Required work
Could you copy every line in the listing below that has the word "site"?

+++ Data for analysis +++

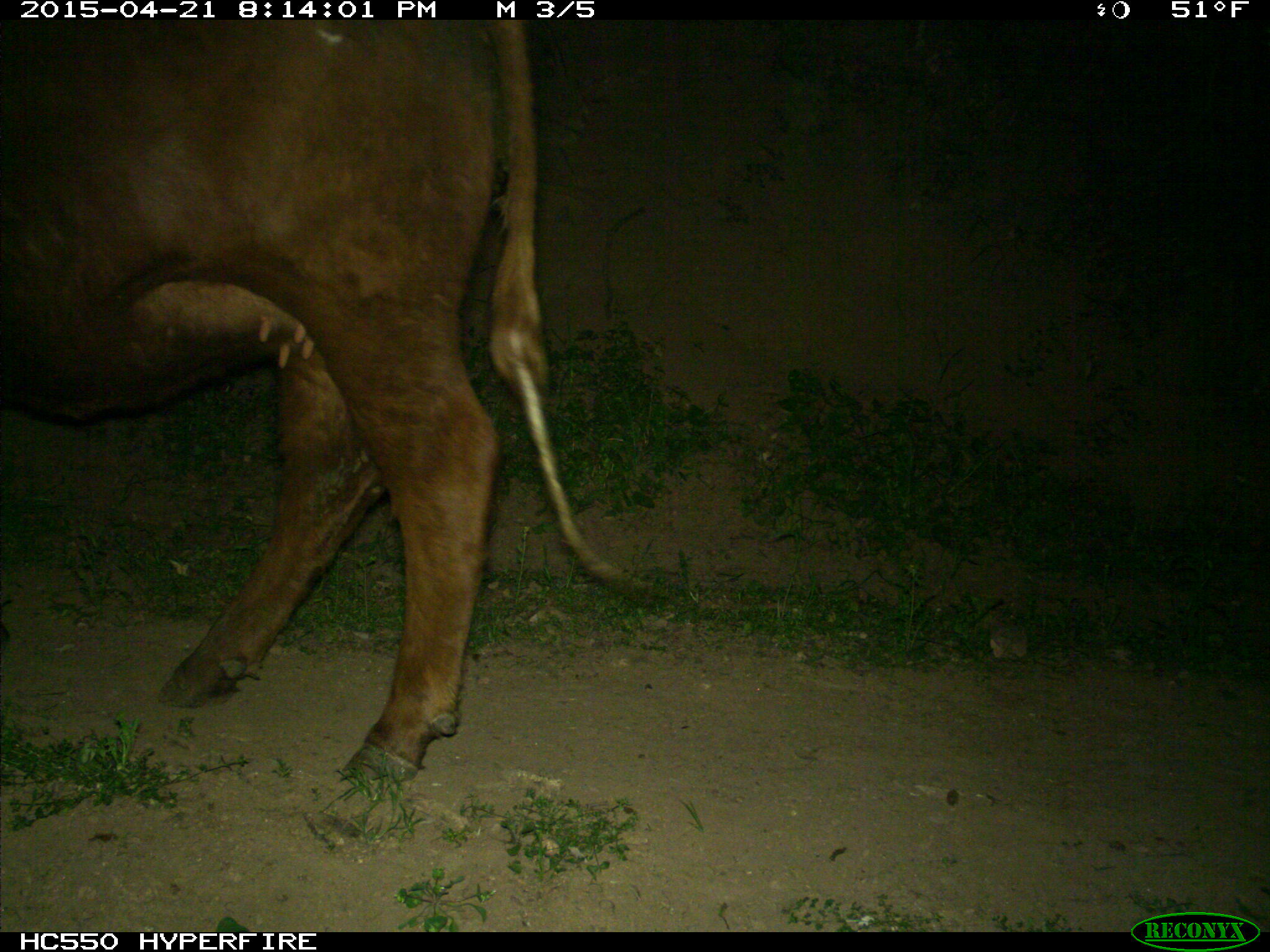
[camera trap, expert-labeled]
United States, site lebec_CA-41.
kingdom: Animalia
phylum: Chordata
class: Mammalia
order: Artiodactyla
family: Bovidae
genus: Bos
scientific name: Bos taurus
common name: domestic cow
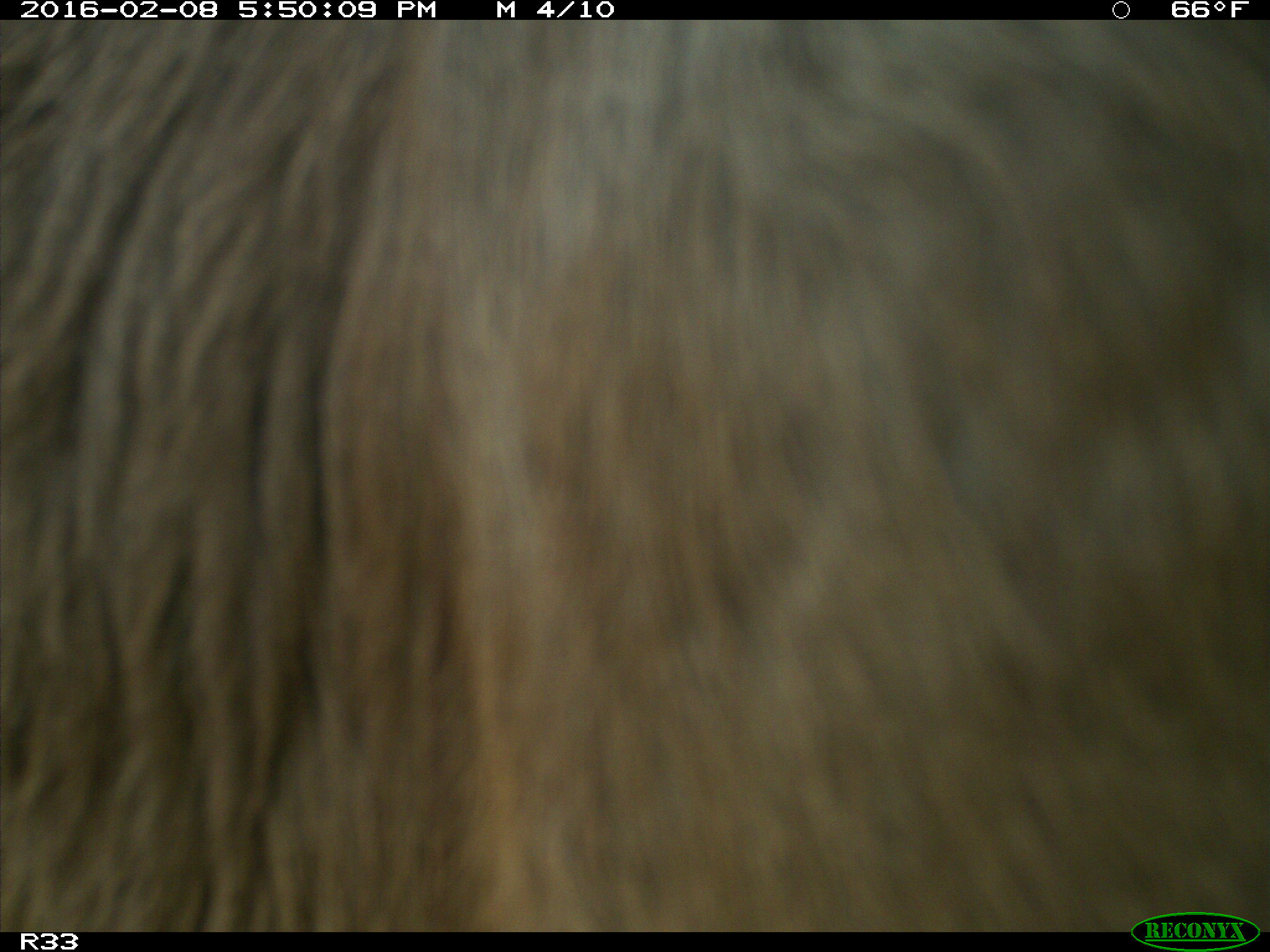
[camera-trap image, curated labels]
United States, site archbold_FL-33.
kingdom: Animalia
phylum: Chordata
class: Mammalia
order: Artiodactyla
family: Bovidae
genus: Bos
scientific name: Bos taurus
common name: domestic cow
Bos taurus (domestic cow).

+++
+++ Data for analysis +++

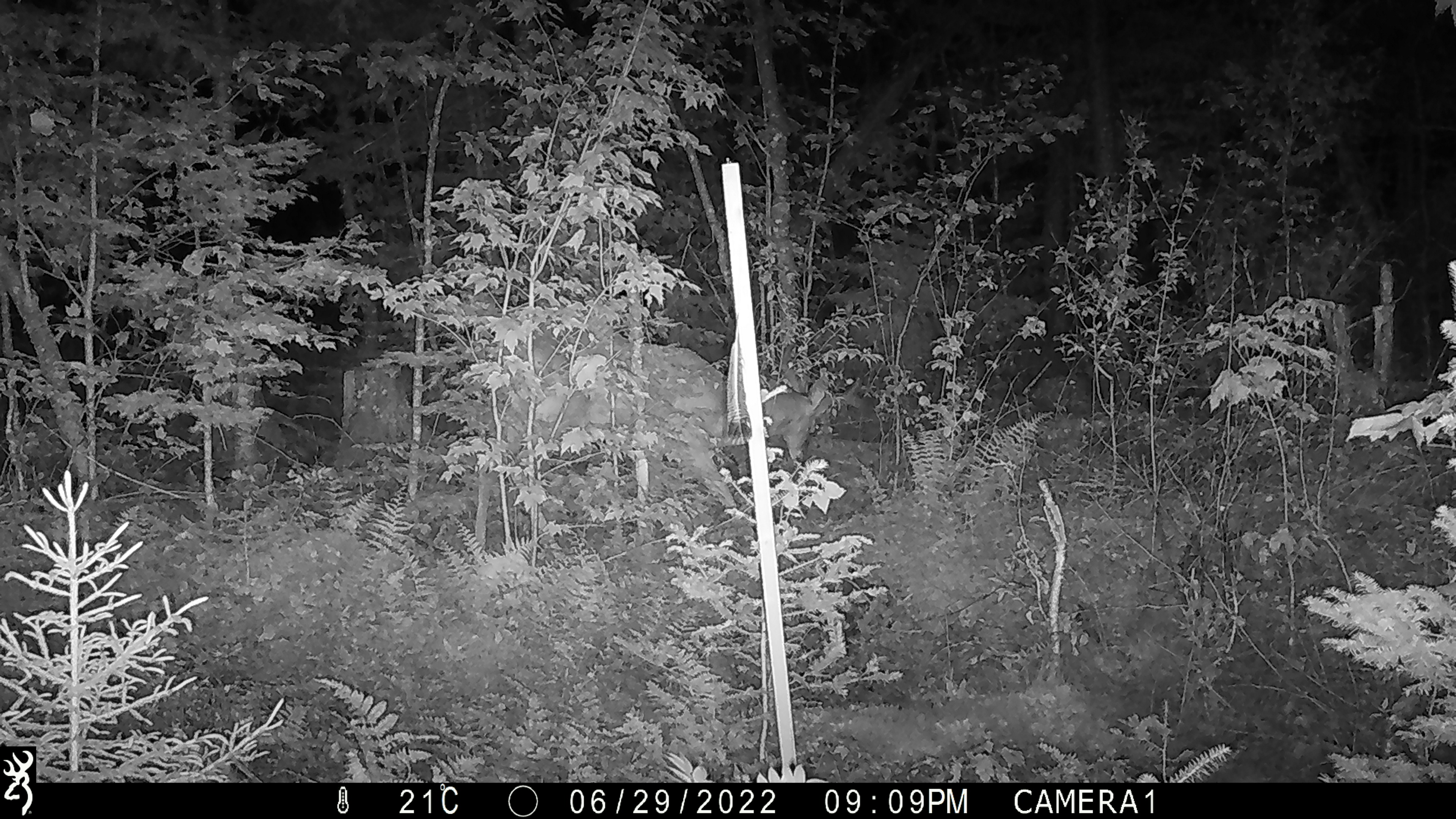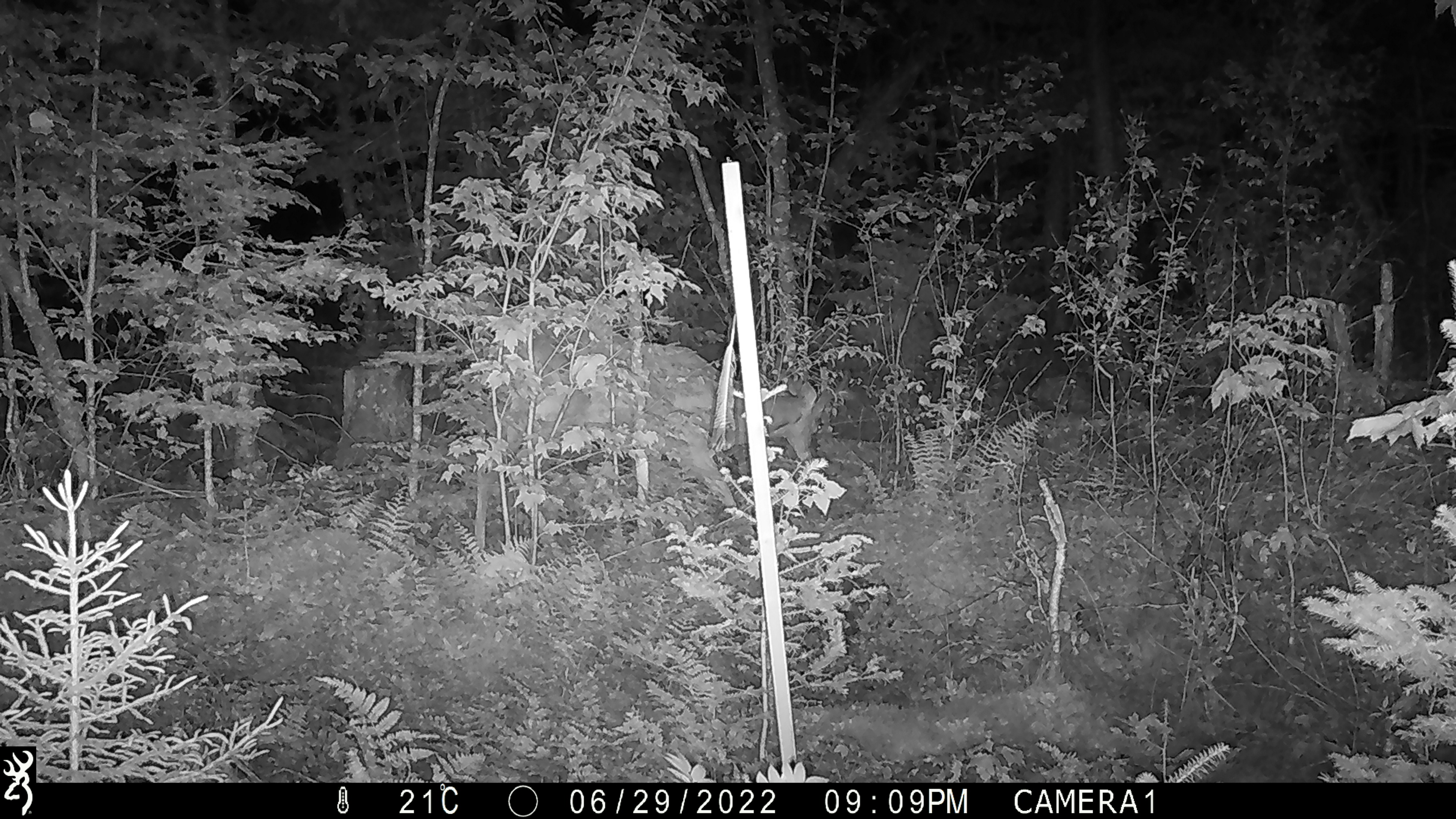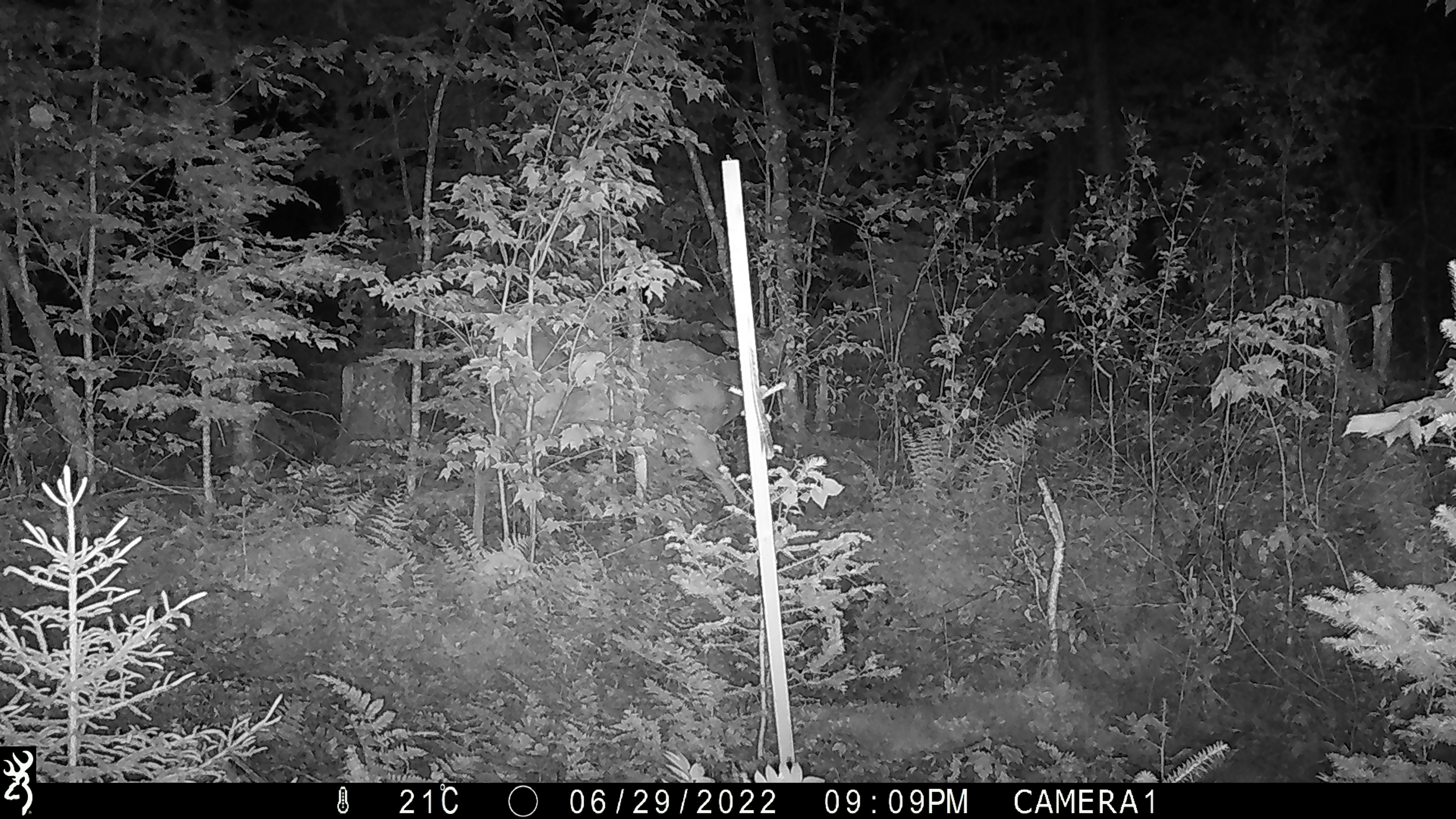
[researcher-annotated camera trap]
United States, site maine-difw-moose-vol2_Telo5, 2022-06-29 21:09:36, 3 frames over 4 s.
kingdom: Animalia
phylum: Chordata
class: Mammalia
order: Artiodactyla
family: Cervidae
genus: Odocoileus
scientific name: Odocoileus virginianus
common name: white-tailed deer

+++

Exercise solution
United States, site lebec_CA-41.
United States, site archbold_FL-33.
United States, site maine-difw-moose-vol2_Telo5, 2022-06-29 21:09:36, 3 frames over 4 s.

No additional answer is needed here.